Halleck was still angry with Grant and thought that McClellan might have memories of the old army gossip about Grant’s drinking. The next day, still delaying meaningful action fifteen days after the fall of Fort Donelson, Halleck spent still more time writing to McClellan: “A rumor has just reached me that since the taking of Fort Donelson General Grant has resumed his former bad habits. If so, it will account for his neglect of my oft-repeated orders. I do not deem it advisable to arrest him at present, but I have placed General Smith in command of the expedition up the Tennessee.” Halleck was not replacing Grant, but leaving him in command in the rear while Smith, whom Grant greatly admired, was to come back down the Cumberland River where Fort Donelson stood and lead a portion of Grant’s forces on amphibious raids up the Tennessee.
Until Grant received the order from Halleck spelling this out, he had no idea that Halleck was, as Sherman observed, “working himself into a passion” about his subordinate’s seemingly defiant disregard of orders and command authority. He quickly replied to Halleck that he was sending Smith up the Tennessee as ordered and added that, based on intelligence reports, “Forces going … must go prepared to meet a force of 20,000 men.

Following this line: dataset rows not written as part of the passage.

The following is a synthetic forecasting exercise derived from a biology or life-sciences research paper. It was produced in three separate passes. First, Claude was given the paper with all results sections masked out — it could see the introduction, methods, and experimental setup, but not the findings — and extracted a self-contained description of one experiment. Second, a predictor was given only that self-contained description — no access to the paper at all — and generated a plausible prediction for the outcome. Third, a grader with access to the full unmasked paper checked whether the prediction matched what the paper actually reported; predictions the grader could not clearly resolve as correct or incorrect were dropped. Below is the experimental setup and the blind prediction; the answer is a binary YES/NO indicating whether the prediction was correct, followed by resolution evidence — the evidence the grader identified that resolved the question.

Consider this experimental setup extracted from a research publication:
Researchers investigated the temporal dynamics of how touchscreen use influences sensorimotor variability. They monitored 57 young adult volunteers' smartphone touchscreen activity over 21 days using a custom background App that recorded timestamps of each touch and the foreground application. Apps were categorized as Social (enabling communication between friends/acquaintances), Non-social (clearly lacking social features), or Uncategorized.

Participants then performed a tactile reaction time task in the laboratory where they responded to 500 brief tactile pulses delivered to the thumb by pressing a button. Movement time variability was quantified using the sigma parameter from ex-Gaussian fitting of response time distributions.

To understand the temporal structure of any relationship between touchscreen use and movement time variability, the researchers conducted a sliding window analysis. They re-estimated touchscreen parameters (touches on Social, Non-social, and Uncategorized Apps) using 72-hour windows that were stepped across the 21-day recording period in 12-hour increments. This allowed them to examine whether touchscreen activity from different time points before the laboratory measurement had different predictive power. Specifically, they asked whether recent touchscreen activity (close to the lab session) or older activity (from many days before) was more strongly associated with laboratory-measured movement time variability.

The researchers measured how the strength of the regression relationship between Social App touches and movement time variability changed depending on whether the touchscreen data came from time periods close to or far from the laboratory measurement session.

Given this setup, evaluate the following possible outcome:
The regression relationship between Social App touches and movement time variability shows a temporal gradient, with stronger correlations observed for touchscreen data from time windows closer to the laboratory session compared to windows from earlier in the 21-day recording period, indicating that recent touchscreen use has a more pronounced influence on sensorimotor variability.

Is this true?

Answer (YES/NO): NO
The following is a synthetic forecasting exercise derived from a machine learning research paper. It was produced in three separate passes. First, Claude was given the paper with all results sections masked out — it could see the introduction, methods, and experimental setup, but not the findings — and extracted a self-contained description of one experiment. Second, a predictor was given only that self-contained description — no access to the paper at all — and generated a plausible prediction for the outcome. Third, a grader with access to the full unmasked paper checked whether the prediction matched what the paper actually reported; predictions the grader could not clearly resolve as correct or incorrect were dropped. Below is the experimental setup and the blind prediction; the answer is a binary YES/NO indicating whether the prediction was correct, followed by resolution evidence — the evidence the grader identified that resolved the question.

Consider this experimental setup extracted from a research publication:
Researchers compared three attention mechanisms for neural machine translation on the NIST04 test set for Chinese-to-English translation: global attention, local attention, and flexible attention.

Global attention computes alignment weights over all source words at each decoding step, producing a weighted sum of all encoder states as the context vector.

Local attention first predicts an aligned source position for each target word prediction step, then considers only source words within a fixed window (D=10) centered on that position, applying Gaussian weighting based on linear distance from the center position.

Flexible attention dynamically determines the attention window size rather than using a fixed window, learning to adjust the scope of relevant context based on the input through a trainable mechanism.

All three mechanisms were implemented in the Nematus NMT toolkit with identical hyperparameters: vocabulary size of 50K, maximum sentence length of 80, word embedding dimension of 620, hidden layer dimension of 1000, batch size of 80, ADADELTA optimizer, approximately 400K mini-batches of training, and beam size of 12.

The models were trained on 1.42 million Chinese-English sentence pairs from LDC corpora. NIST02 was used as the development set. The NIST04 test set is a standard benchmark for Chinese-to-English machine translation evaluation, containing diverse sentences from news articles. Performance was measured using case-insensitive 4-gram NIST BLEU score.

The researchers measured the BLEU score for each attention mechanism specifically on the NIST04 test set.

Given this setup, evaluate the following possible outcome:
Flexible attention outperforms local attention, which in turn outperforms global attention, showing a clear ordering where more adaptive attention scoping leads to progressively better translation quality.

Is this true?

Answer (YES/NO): NO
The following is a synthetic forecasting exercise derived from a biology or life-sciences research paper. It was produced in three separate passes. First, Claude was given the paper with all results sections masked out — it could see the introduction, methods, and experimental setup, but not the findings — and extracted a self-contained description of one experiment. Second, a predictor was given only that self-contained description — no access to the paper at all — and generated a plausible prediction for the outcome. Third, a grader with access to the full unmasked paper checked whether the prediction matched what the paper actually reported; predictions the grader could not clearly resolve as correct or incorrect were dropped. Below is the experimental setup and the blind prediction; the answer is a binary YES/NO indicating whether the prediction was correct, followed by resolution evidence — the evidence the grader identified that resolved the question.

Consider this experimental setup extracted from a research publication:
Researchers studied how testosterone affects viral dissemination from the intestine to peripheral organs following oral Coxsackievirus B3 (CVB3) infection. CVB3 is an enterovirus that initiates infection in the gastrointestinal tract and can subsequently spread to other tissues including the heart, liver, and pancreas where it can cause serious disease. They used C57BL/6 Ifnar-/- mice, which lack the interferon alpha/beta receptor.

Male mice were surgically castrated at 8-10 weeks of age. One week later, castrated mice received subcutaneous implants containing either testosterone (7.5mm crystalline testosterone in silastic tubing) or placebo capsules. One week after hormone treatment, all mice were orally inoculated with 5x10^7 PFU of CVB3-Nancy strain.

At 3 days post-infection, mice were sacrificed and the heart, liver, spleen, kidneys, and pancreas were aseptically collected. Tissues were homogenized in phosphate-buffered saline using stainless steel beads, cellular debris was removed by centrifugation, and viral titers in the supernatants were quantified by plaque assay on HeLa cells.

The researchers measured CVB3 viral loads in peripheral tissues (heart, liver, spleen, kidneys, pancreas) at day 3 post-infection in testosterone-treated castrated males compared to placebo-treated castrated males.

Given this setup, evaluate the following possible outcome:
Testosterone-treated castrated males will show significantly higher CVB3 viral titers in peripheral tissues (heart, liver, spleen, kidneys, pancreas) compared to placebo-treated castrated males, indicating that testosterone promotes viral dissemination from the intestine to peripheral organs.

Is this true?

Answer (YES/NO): NO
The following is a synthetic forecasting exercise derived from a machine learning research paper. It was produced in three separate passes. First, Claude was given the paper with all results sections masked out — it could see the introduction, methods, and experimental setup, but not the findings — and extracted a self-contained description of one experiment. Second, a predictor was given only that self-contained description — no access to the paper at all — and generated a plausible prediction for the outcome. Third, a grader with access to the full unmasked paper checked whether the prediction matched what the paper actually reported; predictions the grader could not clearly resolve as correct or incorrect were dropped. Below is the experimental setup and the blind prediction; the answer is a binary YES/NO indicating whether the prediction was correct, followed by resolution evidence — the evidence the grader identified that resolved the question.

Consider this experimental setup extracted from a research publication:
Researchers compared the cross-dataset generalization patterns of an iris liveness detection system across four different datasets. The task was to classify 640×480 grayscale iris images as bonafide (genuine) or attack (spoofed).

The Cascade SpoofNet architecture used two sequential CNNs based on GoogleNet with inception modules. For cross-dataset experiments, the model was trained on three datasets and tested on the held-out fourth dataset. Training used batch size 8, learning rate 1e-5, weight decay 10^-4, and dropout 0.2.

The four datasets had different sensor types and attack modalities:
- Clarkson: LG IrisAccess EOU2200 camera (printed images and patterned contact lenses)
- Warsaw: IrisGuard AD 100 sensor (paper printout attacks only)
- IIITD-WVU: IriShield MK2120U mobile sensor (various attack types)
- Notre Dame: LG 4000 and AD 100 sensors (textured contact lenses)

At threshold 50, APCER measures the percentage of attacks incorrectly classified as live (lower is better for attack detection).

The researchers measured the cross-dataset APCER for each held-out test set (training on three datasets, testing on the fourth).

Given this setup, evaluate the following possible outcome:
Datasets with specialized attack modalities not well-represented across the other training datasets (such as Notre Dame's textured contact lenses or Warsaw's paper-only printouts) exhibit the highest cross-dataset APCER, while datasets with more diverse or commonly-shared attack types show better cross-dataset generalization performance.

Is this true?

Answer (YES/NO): NO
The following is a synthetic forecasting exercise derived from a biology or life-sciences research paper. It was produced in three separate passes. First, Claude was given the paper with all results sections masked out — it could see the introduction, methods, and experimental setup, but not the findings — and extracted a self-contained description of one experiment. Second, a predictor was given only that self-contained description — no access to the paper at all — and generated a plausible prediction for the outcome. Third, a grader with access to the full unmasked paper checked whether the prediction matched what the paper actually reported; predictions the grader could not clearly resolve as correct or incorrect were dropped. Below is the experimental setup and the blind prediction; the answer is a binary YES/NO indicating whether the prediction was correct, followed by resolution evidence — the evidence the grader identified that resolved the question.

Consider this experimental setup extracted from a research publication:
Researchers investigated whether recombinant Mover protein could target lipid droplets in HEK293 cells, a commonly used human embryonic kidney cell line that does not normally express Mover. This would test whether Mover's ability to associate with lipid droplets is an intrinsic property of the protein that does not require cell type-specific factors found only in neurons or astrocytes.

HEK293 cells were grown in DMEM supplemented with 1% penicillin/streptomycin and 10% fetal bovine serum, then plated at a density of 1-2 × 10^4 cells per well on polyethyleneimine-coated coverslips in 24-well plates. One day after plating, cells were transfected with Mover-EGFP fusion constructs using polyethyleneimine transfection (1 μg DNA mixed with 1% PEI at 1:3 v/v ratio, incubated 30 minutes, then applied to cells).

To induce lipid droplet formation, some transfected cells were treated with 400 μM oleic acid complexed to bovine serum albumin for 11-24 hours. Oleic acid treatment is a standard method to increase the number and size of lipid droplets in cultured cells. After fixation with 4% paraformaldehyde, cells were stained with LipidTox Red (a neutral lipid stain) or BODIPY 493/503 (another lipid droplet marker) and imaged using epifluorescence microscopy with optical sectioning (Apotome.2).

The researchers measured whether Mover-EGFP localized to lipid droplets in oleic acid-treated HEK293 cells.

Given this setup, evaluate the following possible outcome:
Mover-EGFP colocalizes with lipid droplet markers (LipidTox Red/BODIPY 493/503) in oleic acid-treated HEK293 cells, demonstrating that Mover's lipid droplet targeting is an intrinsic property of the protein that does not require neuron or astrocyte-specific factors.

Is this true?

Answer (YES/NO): YES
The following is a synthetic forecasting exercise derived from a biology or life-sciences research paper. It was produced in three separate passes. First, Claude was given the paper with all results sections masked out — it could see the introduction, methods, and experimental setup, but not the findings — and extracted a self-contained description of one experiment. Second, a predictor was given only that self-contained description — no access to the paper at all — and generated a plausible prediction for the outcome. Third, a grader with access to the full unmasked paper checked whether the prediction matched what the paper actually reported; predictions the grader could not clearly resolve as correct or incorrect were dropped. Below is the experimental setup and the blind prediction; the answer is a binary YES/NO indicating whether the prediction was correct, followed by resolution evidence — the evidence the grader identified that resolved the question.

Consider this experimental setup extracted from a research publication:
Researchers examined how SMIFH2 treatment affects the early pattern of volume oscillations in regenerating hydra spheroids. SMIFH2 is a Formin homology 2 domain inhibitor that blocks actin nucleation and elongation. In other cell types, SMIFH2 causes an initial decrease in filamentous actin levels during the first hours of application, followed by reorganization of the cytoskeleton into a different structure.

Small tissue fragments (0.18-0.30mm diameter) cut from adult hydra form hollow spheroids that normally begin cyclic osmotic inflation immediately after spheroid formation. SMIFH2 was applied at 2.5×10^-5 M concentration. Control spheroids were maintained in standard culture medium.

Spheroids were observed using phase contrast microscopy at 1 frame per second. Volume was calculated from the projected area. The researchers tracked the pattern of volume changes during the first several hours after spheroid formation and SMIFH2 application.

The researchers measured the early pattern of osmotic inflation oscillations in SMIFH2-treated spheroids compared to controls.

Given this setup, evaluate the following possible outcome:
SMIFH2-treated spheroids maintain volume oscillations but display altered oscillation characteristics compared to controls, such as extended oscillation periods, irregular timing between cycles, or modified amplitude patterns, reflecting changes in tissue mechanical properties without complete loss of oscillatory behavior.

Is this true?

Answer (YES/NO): NO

This will take all of my available troops.” That last comment was an effort to regain lost momentum through others. Even though now tied by Halleck’s order to his own rear headquarters, Grant was attempting to change the concept of a small raiding force into a major movement by his entire command. Then, addressing Halleck’s overall complaint, he told Halleck, “I am not aware of ever having disobeyed any order from Head Quarters, and certainly never intended such a thing.”